Not related to the issue, but there is no bagging_frequency parameter in LightGBM, only bagging_freq.

msafi04 commented 6 years ago

@StrikerRUS Thanks for the response. I ran the code but facing same issue. It appears my kernel is dead and restarts. pls check the screen shot

screen shot 2018-06-26 at 11 44 00 am
guolinke commented 6 years ago

can you try it wothout jupyter?

msafi04 commented 6 years ago

@guolinke I got the below error. MacBook-Pro:~ msafi04$ python first.py (4459, 4992) (4459, 4991) (4459,) Scaling done.. Variance Thershold done.. (4459, 4735) (4459,) Lgbm training.. OMP: Error #15: Initializing libomp.dylib, but found libiomp5.dylib already initialized. OMP: Hint: This means that multiple copies of the OpenMP runtime have been linked into the program. That is dangerous, since it can degrade performance or cause incorrect results. The best thing to do is to ensure that only a single OpenMP runtime is linked into the process, e.g. by avoiding static linking of the OpenMP runtime in any library. As an unsafe, unsupported, undocumented workaround you can set the environment variable KMP_DUPLICATE_LIB_OK=TRUE to allow the program to continue to execute, but that may cause crashes or silently produce incorrect results. For more information, please see http://www.intel.com/software/products/support/. Abort trap: 6

guolinke commented 6 years ago

It seems your env has some issues with openmp. you can re-install gcc8 and try again.

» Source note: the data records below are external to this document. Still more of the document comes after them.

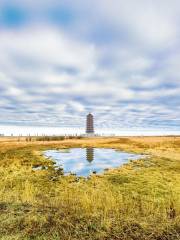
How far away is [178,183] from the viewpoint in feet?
63.3

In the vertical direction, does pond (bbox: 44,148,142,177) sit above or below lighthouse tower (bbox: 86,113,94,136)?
below

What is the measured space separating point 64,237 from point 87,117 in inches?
5575

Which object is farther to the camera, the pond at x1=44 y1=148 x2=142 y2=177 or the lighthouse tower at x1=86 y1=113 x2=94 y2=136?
the lighthouse tower at x1=86 y1=113 x2=94 y2=136

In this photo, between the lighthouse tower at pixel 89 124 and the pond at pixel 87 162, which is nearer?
the pond at pixel 87 162

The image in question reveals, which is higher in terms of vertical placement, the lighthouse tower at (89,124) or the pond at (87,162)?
the lighthouse tower at (89,124)

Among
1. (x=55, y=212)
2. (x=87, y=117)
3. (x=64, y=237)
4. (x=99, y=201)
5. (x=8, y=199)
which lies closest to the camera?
(x=64, y=237)

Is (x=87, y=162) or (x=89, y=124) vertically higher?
(x=89, y=124)

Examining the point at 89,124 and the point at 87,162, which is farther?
the point at 89,124

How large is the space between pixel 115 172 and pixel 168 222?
15.7 meters

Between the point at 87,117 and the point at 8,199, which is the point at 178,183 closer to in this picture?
the point at 8,199

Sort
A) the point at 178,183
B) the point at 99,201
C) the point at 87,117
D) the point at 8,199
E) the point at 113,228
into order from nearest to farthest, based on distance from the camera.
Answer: the point at 113,228 → the point at 99,201 → the point at 8,199 → the point at 178,183 → the point at 87,117

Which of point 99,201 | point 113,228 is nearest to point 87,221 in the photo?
point 113,228

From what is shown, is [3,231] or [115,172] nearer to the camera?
[3,231]

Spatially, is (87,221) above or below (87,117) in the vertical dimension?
below
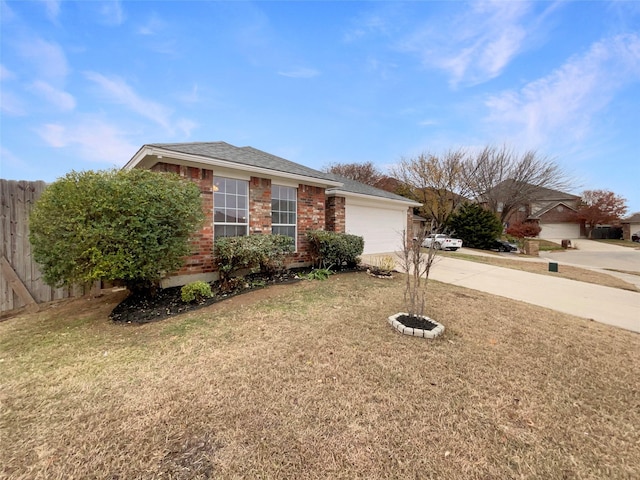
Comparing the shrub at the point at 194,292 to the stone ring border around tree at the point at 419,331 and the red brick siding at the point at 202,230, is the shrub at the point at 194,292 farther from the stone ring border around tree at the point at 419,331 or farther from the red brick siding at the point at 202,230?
the stone ring border around tree at the point at 419,331

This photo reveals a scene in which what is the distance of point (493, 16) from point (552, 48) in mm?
3209

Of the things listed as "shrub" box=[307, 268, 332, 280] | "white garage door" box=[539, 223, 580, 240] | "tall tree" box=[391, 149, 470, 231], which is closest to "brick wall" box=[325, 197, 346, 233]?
"shrub" box=[307, 268, 332, 280]

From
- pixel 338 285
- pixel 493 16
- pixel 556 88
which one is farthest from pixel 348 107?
pixel 338 285

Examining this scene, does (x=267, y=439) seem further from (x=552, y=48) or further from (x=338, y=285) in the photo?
(x=552, y=48)

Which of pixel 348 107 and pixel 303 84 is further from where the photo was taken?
pixel 348 107

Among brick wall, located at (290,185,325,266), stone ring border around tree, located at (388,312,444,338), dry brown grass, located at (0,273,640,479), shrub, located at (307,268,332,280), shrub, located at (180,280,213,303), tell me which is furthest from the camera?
brick wall, located at (290,185,325,266)

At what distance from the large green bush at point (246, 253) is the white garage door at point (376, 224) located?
4.63 metres

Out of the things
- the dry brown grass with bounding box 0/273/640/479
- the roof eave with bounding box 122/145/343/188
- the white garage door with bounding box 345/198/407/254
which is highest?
the roof eave with bounding box 122/145/343/188

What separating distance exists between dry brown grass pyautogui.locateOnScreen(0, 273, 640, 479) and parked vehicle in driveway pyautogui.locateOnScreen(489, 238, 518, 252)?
786 inches

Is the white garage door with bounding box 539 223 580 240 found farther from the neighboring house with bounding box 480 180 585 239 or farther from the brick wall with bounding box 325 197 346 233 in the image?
the brick wall with bounding box 325 197 346 233

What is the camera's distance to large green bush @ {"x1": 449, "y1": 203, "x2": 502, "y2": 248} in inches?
875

msafi04 commented 6 years ago

I installed gcc@8 but same error as above..OMP: Error

guolinke commented 6 years ago

@msafi04 refer to https://github.com/dmlc/xgboost/issues/1715

guolinke commented 6 years ago

@msafi04 can you try:

brew uninstall libiomp clang-omp gcc
brew install gcc@8

if you has other gcc packages, please uninstall them as well.

msafi04 commented 6 years ago

@guolinke I get this error now after your suggestion.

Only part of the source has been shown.